2. Foreign Employees are Subject to Local Employment Laws
A company would also have to give foreign employees all the benefits that come with living in their jurisdiction. “I’ve seen a number of cases of employees for American companies in France asking for maternity leave, paid sick days, vacation time and hours according to French employment law, which they are entitled to, but those companies would not have wanted to (give them that),” Dowling said.

3. Data Security
Remote workers are easier targets for hackers because they are less likely to have the same kind of encryption protocols as employees back at the office. In particular, heightened security protocols exist when data travels between foreign and domestic servers, assuming a worker abroad is communicating with a domestic team on a daily basis.

4. Overhauling Existing Compensation Structures
According to Eddy Ng, a professor of management and organizational behavior at Bucknell University in Lewisburg, Pa, “If you’re out in the Prairies, and you’re no longer paying for commuting and living in downtown Toronto, of course, your employer is going to start arguing that your own costs have gone down, and, therefore, your compensation could come down.” 

Many big Canadian companies, including the big banks, insurance firms and accountants, already provide a small stipend for employees to set up work-from-home offices. Canadians working from home can also claim a portion of some of their home expenses when filing their taxes. “You’re not going to see many companies wanting to maintain their downtown Toronto offices spaces at high rents, and yet providing technology, upgrades and stipends to their workers at home,” Ng said.

5. Establishing a Consistent Corporate Culture
As companies begin crafting a new way of working, they’ll also look at the elaborate perks they often use to attract employees.
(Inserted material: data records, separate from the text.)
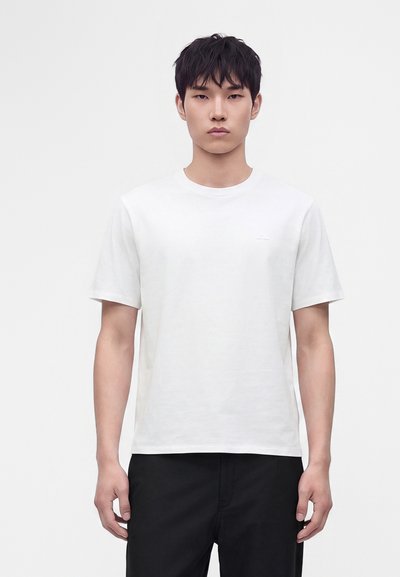 Jeune homme aux cheveux noirs courts portant un t-shirt blanc uni à manches courtes et un pantalon noir, debout devant un fond blanc.
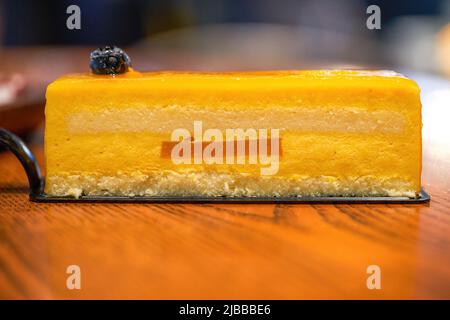 A delicious multi-layered mango mousse cake Stock Photo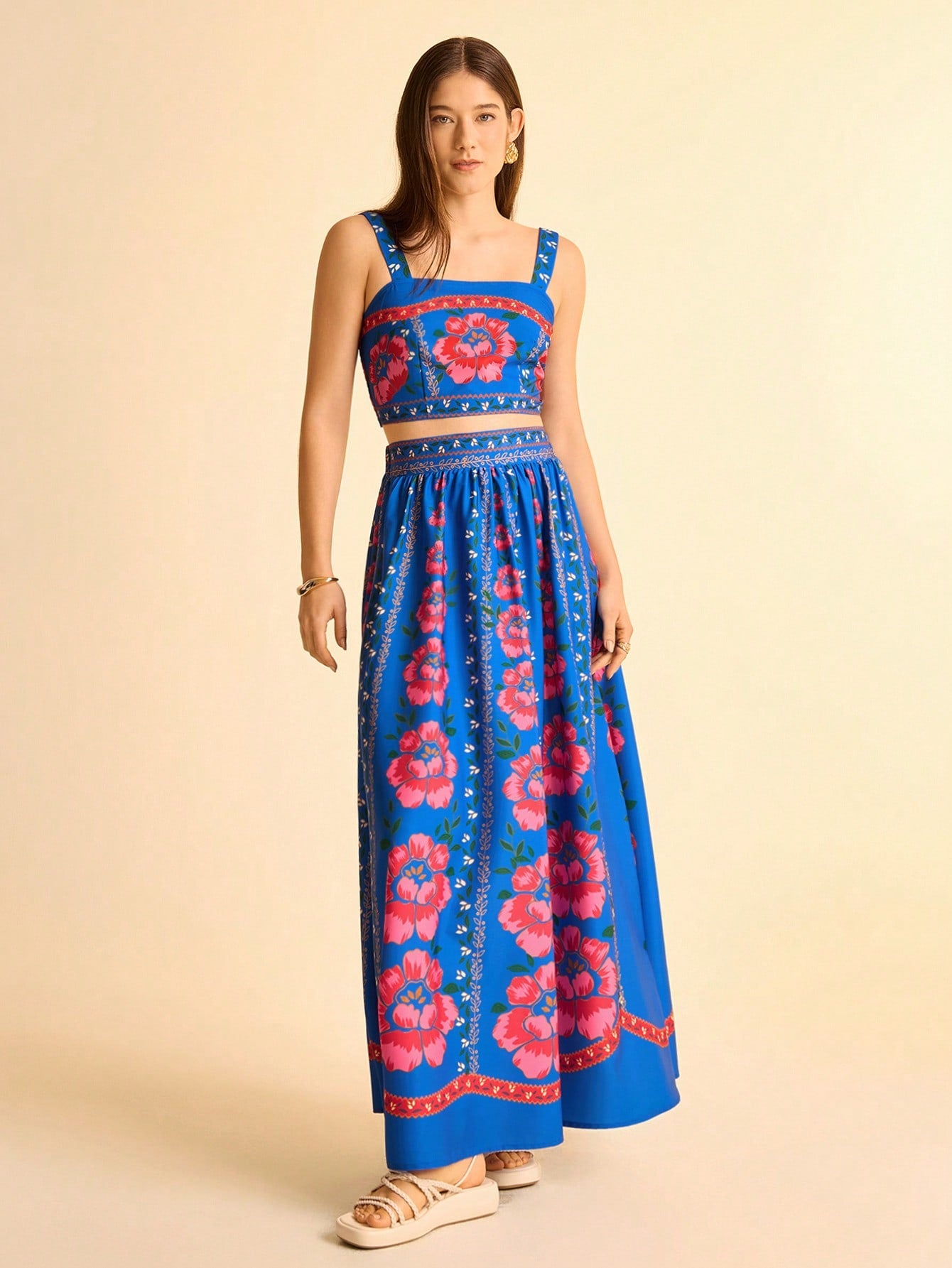 Escape to your best self in this effortless floral set that screams vacation vibes. The delicate cami top pairs perfectly with the flowing skirt, creating an outfit that's equal parts romantic and ready-for-anything. Whether you're sipping cocktails by the pool or exploring a charming coastal town, this boho-inspired duo keeps you looking fresh and feeling fabulous. Mix it, match it, or wear it as the complete package—either way, you're giving main character energy. Perfect for getaways, garden parties, or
Google is famous for nap rooms, snacks, games stations and more. 

Jean McClellan, a partner at PWC Canada’s consulting practice,believes that such perks might attract individuals to a certain company, but her data show that office perks are ranked as “one of the lower incentive items.” “What we are hearing from employers, based on feedback from their employees, is that (employees) want a connection to purpose and meaningful work and that’s what drives retention,” she said. “If you can provide a job with meaning, is that maybe better than all of the bells and whistles?”
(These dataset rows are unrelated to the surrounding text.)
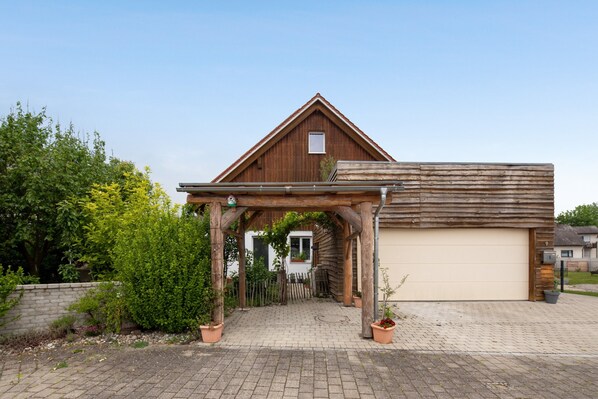 Une grange en bois dotée d’une entrée abritée et d’un garage.
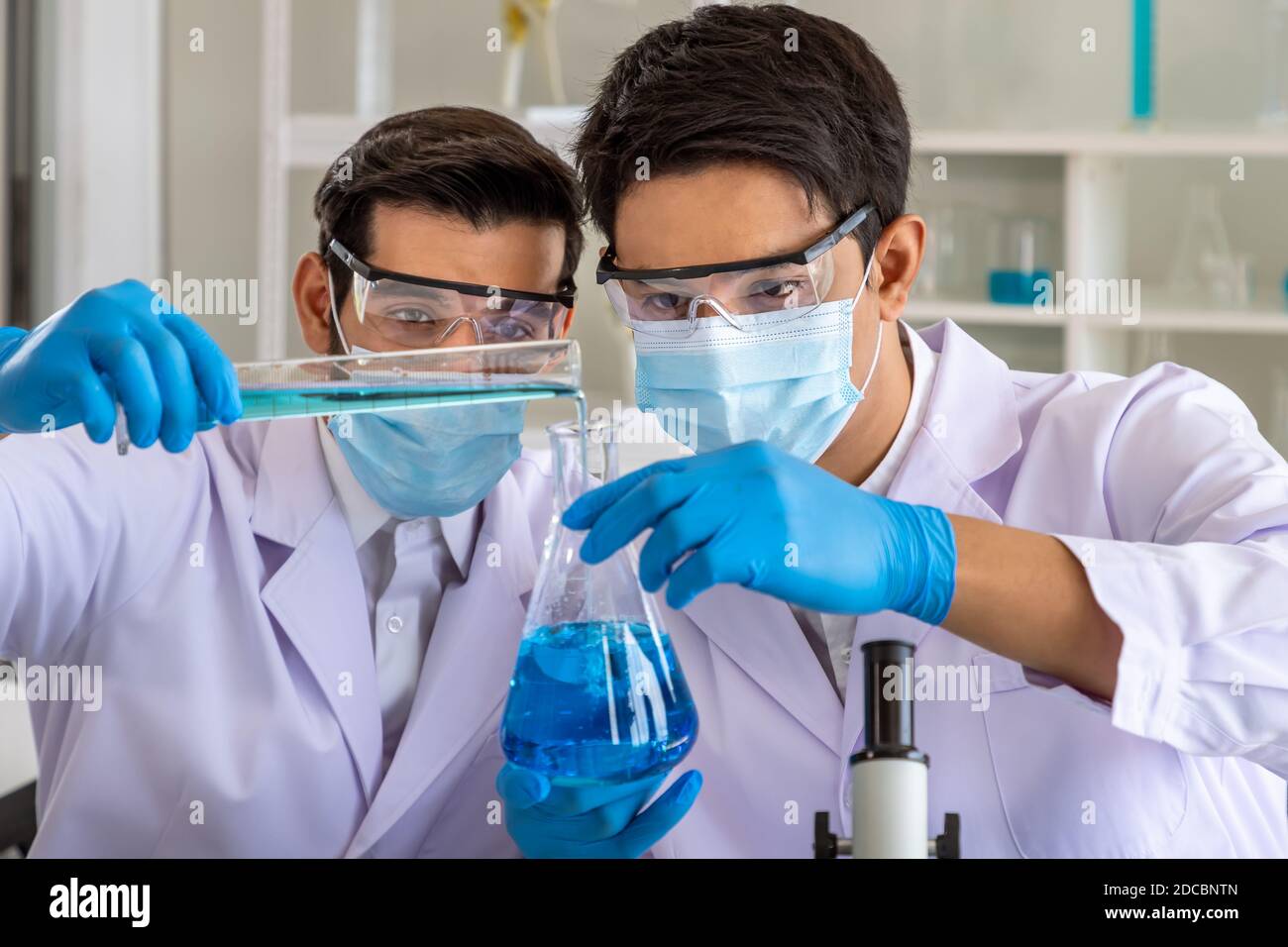 Due ricercatori asiatici e arabi maschi che lavorano in laboratorio, conducendo studio sostanza a rischio biologico con apparecchiature scientifiche e microscopio Foto Stock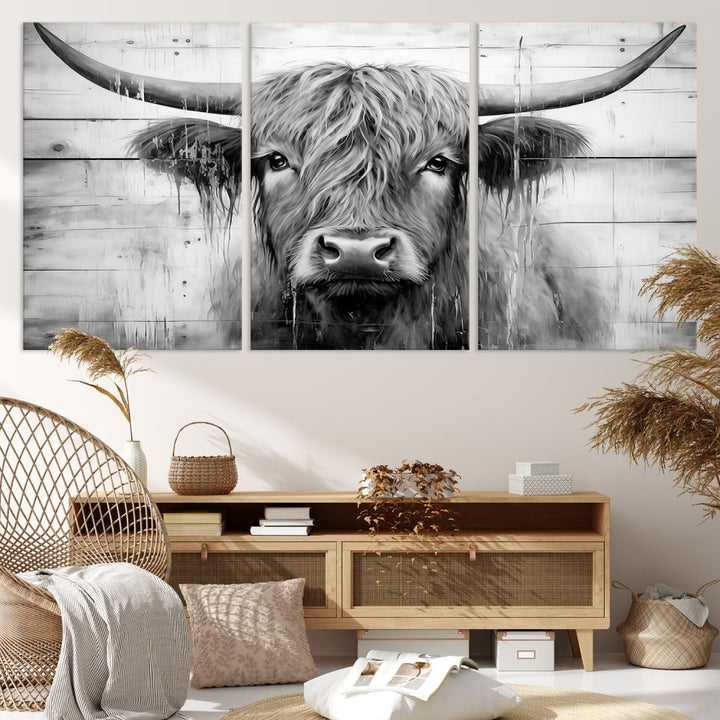 The Black White Highland Cow Wall Art Canvas Print, crafted on museum-quality canvases with a UV-protective coating, adds an elegant touch to the rustic wooden backdrop.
However, some perks can also help develop a particular corporate culture, which is more difficult to do if people are in far-flung locales and don’t often meet in person. 

Is Remote Working The Way of the Future?
Despite these complexities, Sara Sutton, the founder and chief executive of FlexJobs Corp., a job search company dedicated to remote work, said she’s seen an uptick in the number of companies offering increased flexibility in location when hiring.  “The interest in remote work had already been on the rise over the last 15 years or so,” she said. “This pandemic has just exacerbated the openness that both job seekers and employers have towards this way of working.”
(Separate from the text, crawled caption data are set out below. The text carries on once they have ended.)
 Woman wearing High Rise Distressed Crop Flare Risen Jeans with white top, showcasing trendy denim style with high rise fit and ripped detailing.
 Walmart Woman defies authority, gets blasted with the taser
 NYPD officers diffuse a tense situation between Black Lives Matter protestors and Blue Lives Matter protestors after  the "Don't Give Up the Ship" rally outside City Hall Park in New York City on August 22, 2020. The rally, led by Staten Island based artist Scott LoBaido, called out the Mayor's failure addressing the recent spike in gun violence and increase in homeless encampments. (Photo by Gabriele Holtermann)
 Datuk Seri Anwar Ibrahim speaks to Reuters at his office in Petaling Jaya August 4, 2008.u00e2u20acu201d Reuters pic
The billion-dollar question, of course, is: Will remote work stay at current levels in a post-pandemic world? Ng is not particularly convinced that the majority of companies will go down the remote work path forever. 

Sutton, however is confident the trend will continue, because remote working offers an “emergency preparedness insurance” for employers. “I don’t think we are ever going to go back to the naive time where organizations were putting their head in the sand about remote work.”